The waterless coolant operates at atmospheric pressure, thanks to its high boiling point. There is no water in it to generate steam, and its expansion with heat is slight, so almost no pressure develops in the system (steam, not the water pump, is what pressurizes a cooling system). Low-pressure operation causes almost no stress on radiator seams, water pump seals, gasket junctions, hoses, heater core, etc., (go back to the radiator cap discussion) so coolant leaks are much less likely.

Even with a leak, there is a much greater safety margin, a leak without pressure goes drip…drip…drip rather than FSSSHHHHHSHSHSHSHHHHH. In a catastrophic emergency you just top up with water and get where you’re going. This doesn’t ruin the Evans coolant, you just collect it in a clean catch bin and heat it to just over 212°F ’til the water’s done boiling off, then pour it back into the system. At the time of writing, this coolant ran around $42 per gallon, including shipping; a prep flush product added around $34 per gallon.
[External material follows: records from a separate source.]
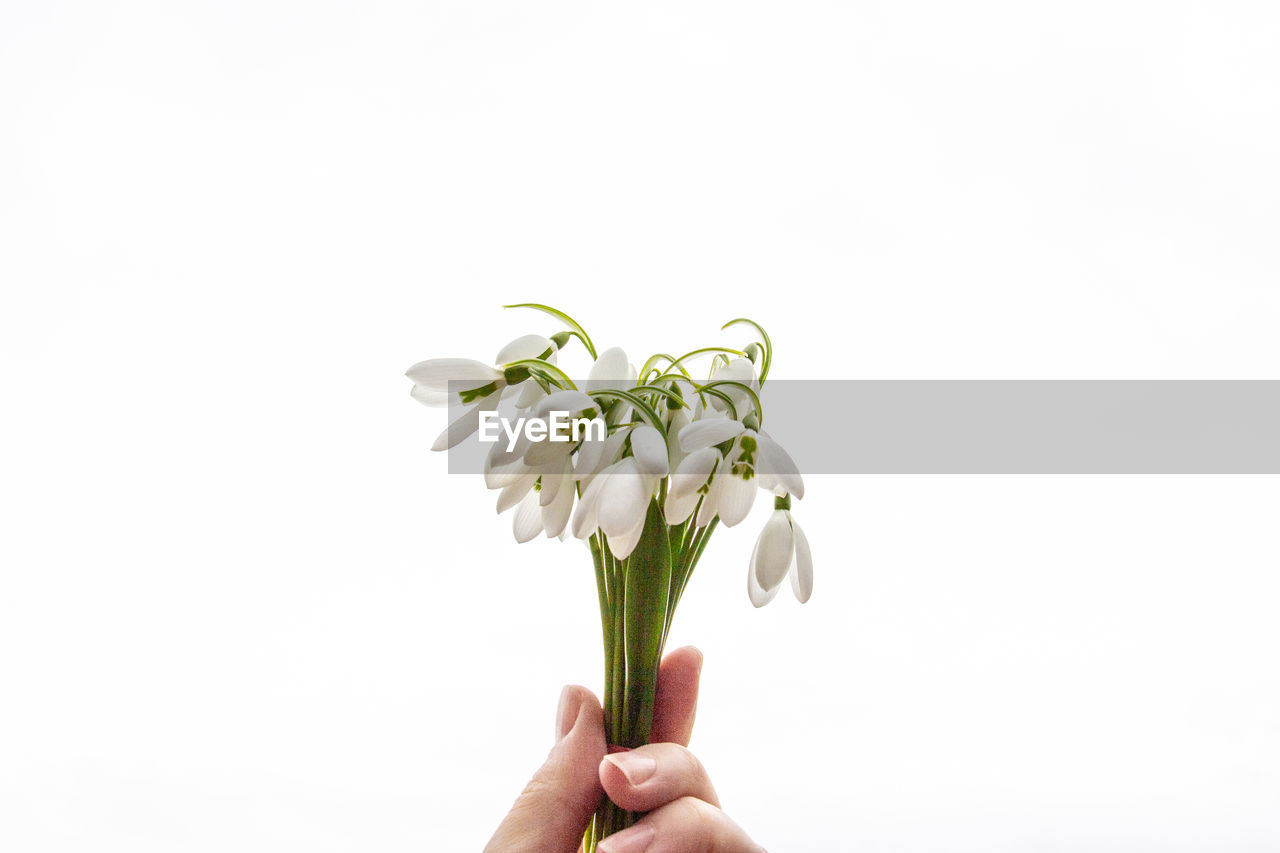 CLOSE-UP OF HAND HOLDING WHITE FLOWERING PLANT AGAINST CLEAR BACKGROUND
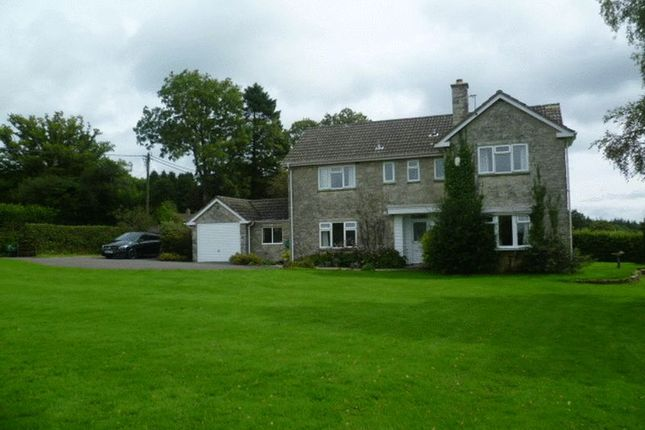 Thumbnail Semi-detached house to rent in Offwell, Honiton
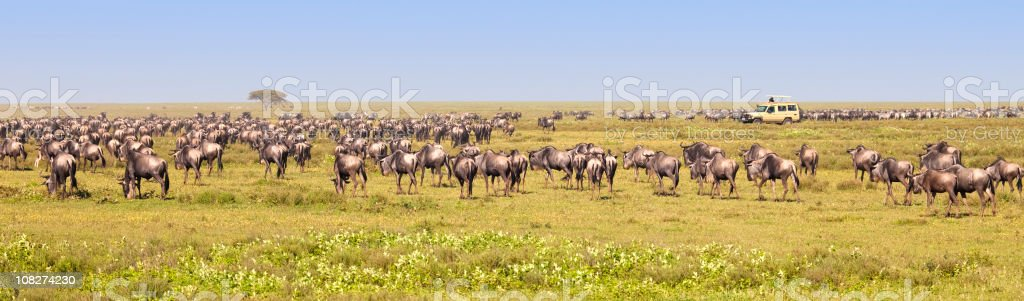 Wildebeest Migration by African Safari Truck royalty-free stock photo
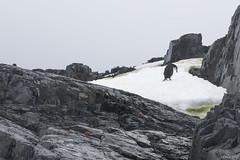 Chinstrap penguins (i-lenticularis) Tags: antarctica chinstrap foynharbor tamronsp2875f28 ice lichen penguin rock snow aq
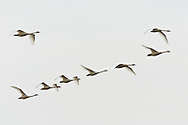 A flock of Tundra Swans (Cygnus columbianus) getting ready to land for a day of foraging on Susitna Flats State Game Refuge near Beluga  in Southcentral Alaska during the spring migration. Afternoon
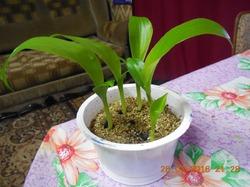 КАННЫ. Выращивание из семян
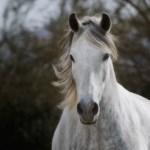 Marchador-Horse-Photo-Summer-Wind_4040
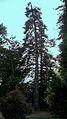 Pinsap del Sors Seva 20070425 CIC 0651.JPG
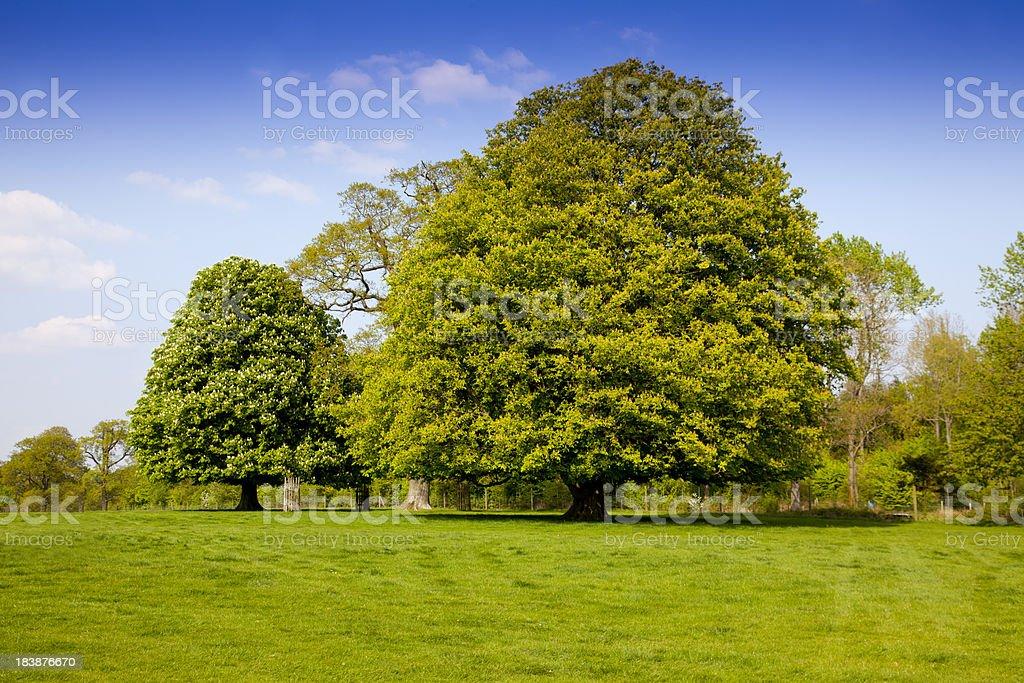 horse chestnut trees stock photo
Evans says this coolant suppresses ping (preignition, detonation, spark knock) by controlling localized boiling in the cylinder heads, on the coolant side of the combustion chambers. The idea is that once boiling occurs, no further heat transfer is possible at the boiling location because of the vapor layer between the metal and the liquid; the metal continues to heat up and so you get ping, which heats up the metal even more, and it becomes a vicious cycle. There’s detailed discussion on the Evans site. If you can keep the metal surfaces wetted with coolant rather than blanketed with vapor, the metal temperature can be controlled and ping can be avoided.

The idea passed my common-sense test, so I did a practical test in my 1989 Dodge Ram pickup. With ordinary coolant, I ran a factory-spec 195° thermostat and, with the EGR disabled for diagnostics, I had to be very conservative with ignition timing or ping was significant and uncontrollable. With the waterless coolant, I went to a 205° thermostat, and even with no EGR I could no longer seem to make the engine ping. I gave it 2° more spark advance and still no ping, running on regular gasoline. I am sold on this stuff and now use it in all my cars; it really does every part of a coolant’s job better—these are genuine and large improvements with no drawbacks except higher initial cost of the coolant, but that gets paid back (and then some) over time.